(This is another question & answer copied from ICSI's new internal FAQ.)
How should the input be randomized when training?
This article in the old speech FAQ discusses randomization:
http://www.icsi.berkeley.edu/speech/faq/nn-rand.html
The following email message provides some extra detail:
From: David Johnson
To: David Gelbart
David Gelbart writes:
David> The qnstrn tool has a built-in train_cache_frames
David> option which controls randomization of presentation during
David> training.
David>
David> However, I think we sometimes randomize file lists when
David> creating pfiles for qnstrn. Why is this useful when qnstrn
David> has randomization built in? Is it because of the finite
David> size of the qnstrn randomization cache?

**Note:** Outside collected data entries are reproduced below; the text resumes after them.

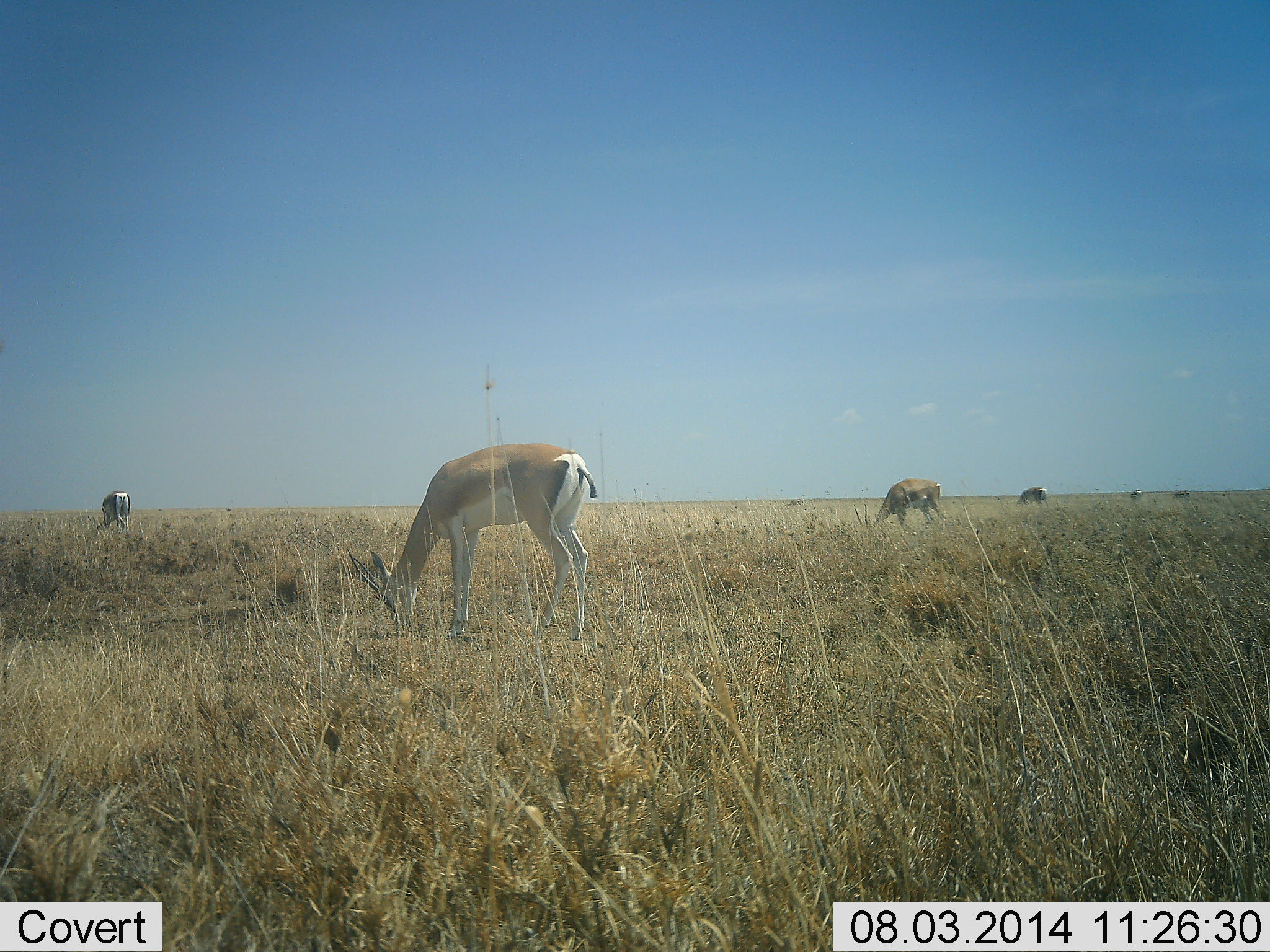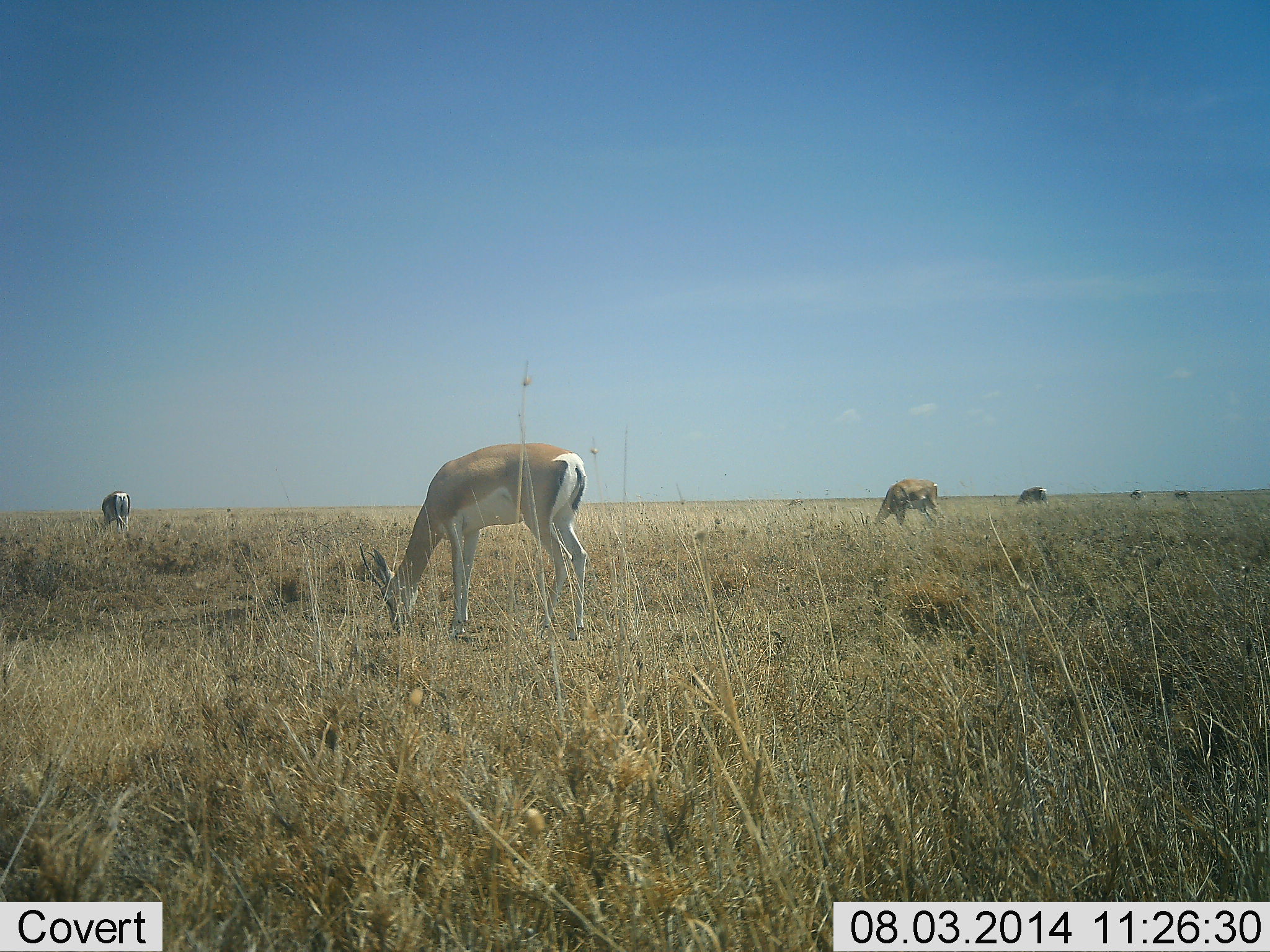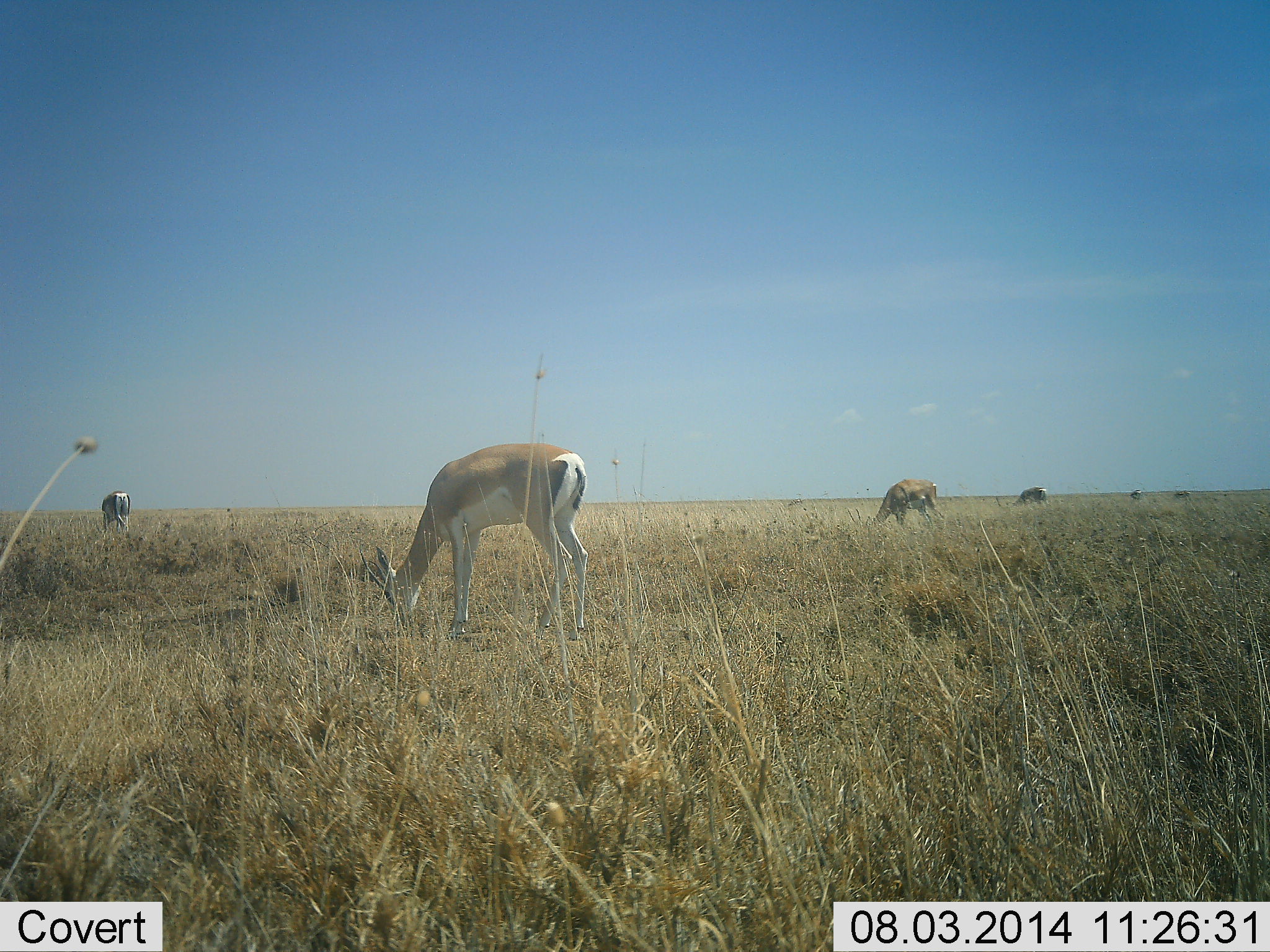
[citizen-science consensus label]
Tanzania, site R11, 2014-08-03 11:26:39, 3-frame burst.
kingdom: Animalia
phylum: Chordata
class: Mammalia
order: Artiodactyla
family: Bovidae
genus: Nanger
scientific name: Nanger granti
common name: grant's gazelle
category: gazellegrants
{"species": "gazellegrants (grant's gazelle) (Nanger granti)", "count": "6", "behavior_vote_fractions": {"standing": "20%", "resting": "0%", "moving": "0%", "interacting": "0%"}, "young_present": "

qnstrn reads in a set of contiguous "sentences" from a feature file
and then randomly picks frames from this sent of sentences to train
the net. If you use a big cache size and your sentences are randomized
in the feature file, this is a reasonable approximation to picking a
random frame for the whole dataset. If your sentences aren't
randomized (i.e. you didn't randomize your file list) this isn't a
very good approximation to picking a random frame and is likely to
lead to trouble.
The reason we do this is because actually picking a random frame is
expensive. With big feature files, it requires a disk seek, which
takes a few ms (assuming no one else is accessing the same disk!).
Training at a rate of a few 100 frames/second isn't acceptable in many
situations.